Lyrische Verfahren und Texte markierten die
Weite gegenwärtigen Lyrikschaffens. Wie das anschließende Gespräch zeigte, hatten sie ihre „Adressaten“, circa 80 Schülerinnen und Schüler der Gesamtschule Langerfeld und der Else-Lasker-Schüler-Gesamtschule erreicht und für sich eingenommen.

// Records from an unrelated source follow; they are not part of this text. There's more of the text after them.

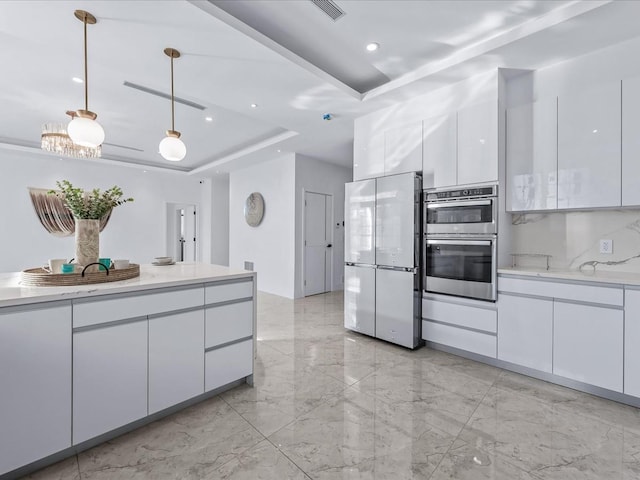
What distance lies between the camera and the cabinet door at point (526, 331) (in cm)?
248

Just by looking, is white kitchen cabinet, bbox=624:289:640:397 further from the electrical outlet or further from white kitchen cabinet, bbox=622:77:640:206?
white kitchen cabinet, bbox=622:77:640:206

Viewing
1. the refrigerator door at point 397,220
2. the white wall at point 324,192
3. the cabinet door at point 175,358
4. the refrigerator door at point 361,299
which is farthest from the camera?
the white wall at point 324,192

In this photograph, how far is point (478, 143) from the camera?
285cm

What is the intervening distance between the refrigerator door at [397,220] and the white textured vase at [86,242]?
2.56 metres

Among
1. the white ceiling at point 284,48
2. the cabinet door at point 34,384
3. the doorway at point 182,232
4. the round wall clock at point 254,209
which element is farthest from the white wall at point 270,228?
the cabinet door at point 34,384

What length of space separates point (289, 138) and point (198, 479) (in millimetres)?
4207

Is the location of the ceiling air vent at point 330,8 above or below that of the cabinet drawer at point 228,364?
above

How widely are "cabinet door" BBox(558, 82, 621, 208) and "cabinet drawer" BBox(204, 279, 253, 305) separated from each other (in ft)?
8.89

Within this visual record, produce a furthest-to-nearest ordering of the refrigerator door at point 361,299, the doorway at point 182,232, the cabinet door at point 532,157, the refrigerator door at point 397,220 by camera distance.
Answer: the doorway at point 182,232
the refrigerator door at point 361,299
the refrigerator door at point 397,220
the cabinet door at point 532,157

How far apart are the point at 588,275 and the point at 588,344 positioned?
516 mm

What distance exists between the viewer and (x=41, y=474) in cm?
154

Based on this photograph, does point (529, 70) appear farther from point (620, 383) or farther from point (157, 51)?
point (157, 51)

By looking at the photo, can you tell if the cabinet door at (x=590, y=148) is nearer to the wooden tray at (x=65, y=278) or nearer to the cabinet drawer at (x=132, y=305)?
the cabinet drawer at (x=132, y=305)

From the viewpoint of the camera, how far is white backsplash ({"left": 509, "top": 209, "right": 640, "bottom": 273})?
2494mm
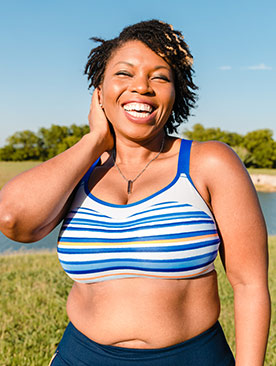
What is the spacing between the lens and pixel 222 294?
16.3 ft

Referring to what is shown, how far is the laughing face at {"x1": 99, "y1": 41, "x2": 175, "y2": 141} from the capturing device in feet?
5.67

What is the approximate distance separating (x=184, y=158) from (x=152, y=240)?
16.0 inches

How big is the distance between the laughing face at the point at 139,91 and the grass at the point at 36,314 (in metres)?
2.40

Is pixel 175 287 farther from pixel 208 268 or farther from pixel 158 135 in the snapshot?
pixel 158 135

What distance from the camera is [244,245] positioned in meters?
1.48

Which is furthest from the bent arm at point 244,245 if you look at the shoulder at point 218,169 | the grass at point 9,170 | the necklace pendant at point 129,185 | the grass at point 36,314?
the grass at point 9,170

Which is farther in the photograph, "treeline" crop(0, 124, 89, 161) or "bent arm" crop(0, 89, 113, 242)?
"treeline" crop(0, 124, 89, 161)

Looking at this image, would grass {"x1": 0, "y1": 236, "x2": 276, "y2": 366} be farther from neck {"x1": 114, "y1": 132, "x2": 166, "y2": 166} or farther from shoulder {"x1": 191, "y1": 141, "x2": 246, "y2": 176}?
shoulder {"x1": 191, "y1": 141, "x2": 246, "y2": 176}

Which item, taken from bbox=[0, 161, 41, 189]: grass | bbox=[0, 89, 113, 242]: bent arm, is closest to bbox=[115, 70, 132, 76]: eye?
bbox=[0, 89, 113, 242]: bent arm

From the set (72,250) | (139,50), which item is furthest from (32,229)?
(139,50)

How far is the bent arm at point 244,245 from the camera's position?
1.46 metres

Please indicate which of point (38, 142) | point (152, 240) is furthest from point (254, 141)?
point (152, 240)

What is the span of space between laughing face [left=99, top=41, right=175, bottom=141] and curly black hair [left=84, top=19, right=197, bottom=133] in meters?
0.04

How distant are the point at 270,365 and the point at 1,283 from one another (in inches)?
142
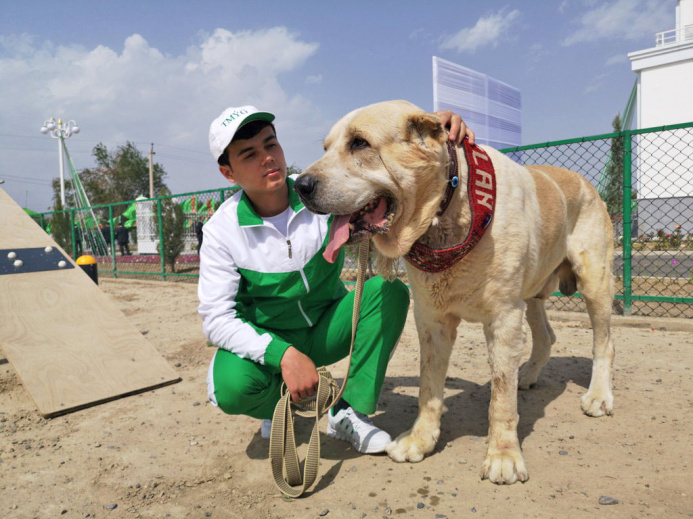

Adrian Kasnitz las noch druckfrische Texte seines „Kalendariums # 2“. Sie gehören
zu einem großen Gesamtprojekt von zwölf Veröffentlichungen. Monatsweise sind die
Tagesgedichte zusammengebunden. Der Februar mit 29, d.h. einem Schaltjahr
entsprechenden Tagen, bot durchaus nicht nur jahreszeitliche Bezüge wie Schnee,
gefrorenes Gras und Karneval. Im Kern offenbarte sich ein fast schwebendes Tasten
nach Gedanken, Wörtern, Silben, Vokalen, eine ständige Veränderung und
Auflösung, ein Changieren zwischen Innen- und Außenwelt.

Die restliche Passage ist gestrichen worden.